:: What is expected ::
Apart from the pictures, reproduce the data below exactly as it stands.

Content starts

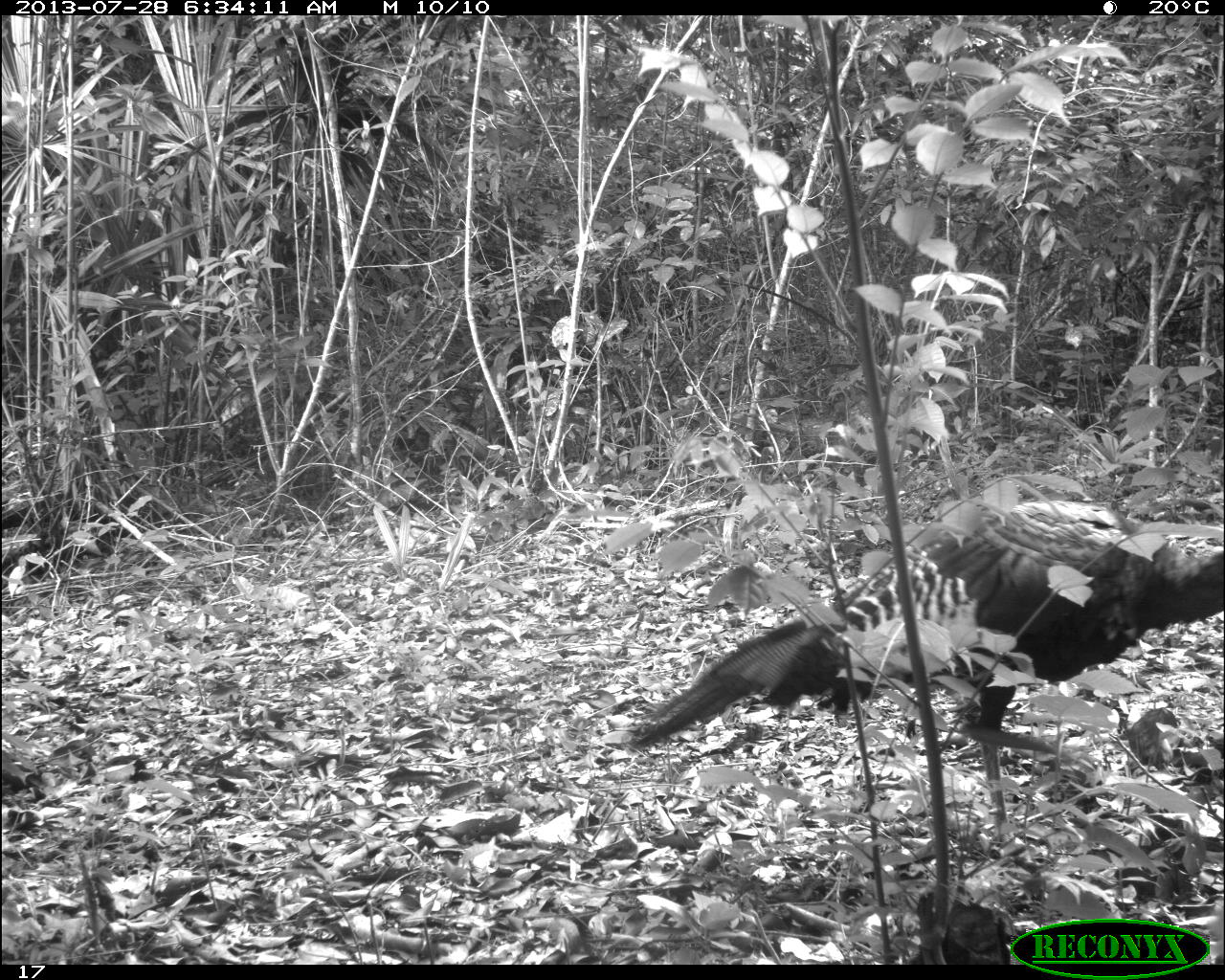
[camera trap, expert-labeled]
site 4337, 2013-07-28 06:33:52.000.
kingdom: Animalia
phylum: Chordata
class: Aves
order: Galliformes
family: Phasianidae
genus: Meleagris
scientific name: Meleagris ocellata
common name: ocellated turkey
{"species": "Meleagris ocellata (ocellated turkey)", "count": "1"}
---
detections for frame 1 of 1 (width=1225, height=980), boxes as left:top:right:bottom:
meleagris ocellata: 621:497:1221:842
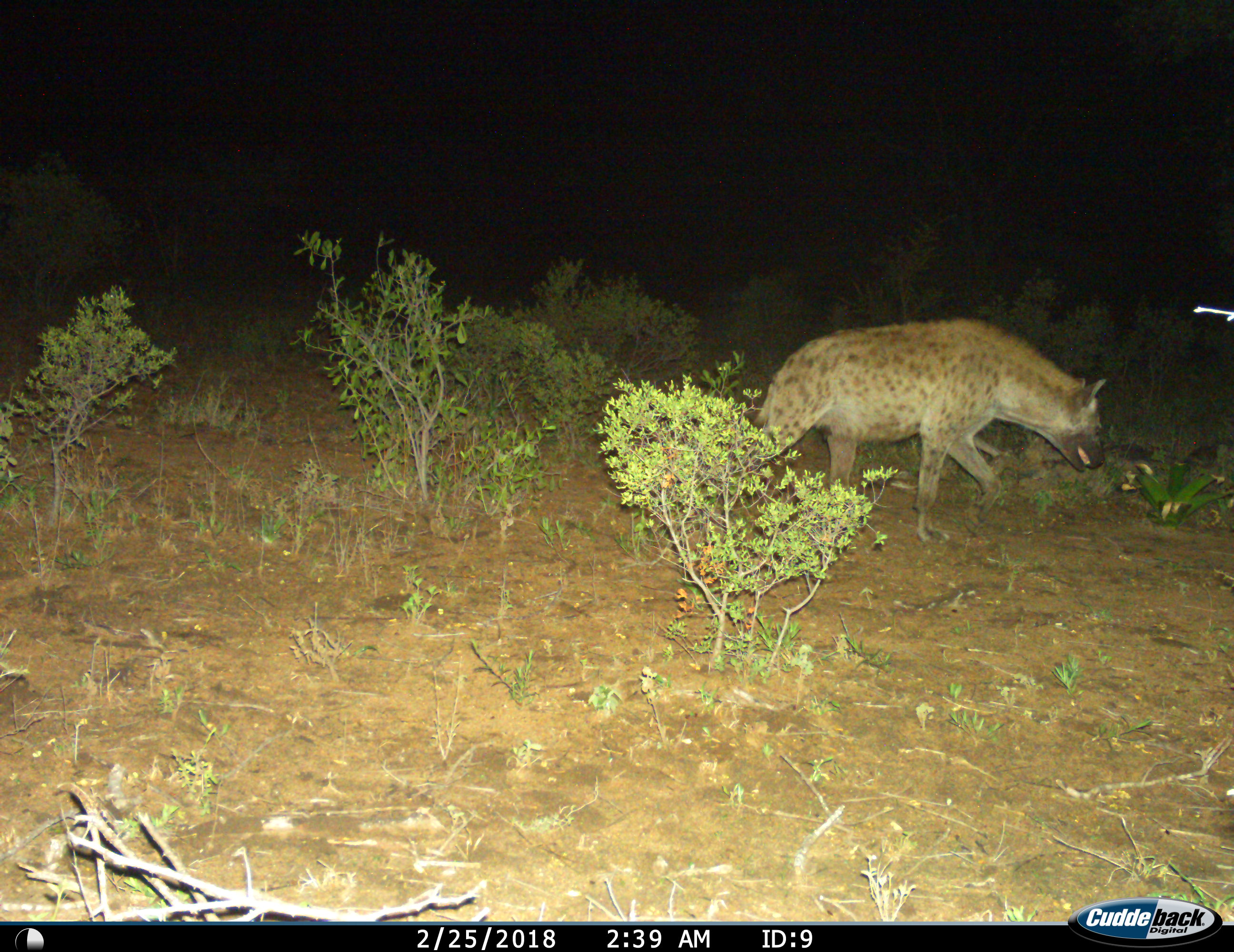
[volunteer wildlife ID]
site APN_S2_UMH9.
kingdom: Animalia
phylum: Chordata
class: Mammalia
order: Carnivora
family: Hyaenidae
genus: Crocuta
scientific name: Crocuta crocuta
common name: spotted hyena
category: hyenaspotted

Content ends

:: Solution ::
[camera trap, expert-labeled]
site 4337, 2013-07-28 06:33:52.000.
kingdom: Animalia
phylum: Chordata
class: Aves
order: Galliformes
family: Phasianidae
genus: Meleagris
scientific name: Meleagris ocellata
common name: ocellated turkey
{"species": "Meleagris ocellata (ocellated turkey)", "count": "1"}
---
detections for frame 1 of 1 (width=1225, height=980), boxes as left:top:right:bottom:
meleagris ocellata: 621:497:1221:842
[volunteer wildlife ID]
site APN_S2_UMH9.
kingdom: Animalia
phylum: Chordata
class: Mammalia
order: Carnivora
family: Hyaenidae
genus: Crocuta
scientific name: Crocuta crocuta
common name: spotted hyena
category: hyenaspotted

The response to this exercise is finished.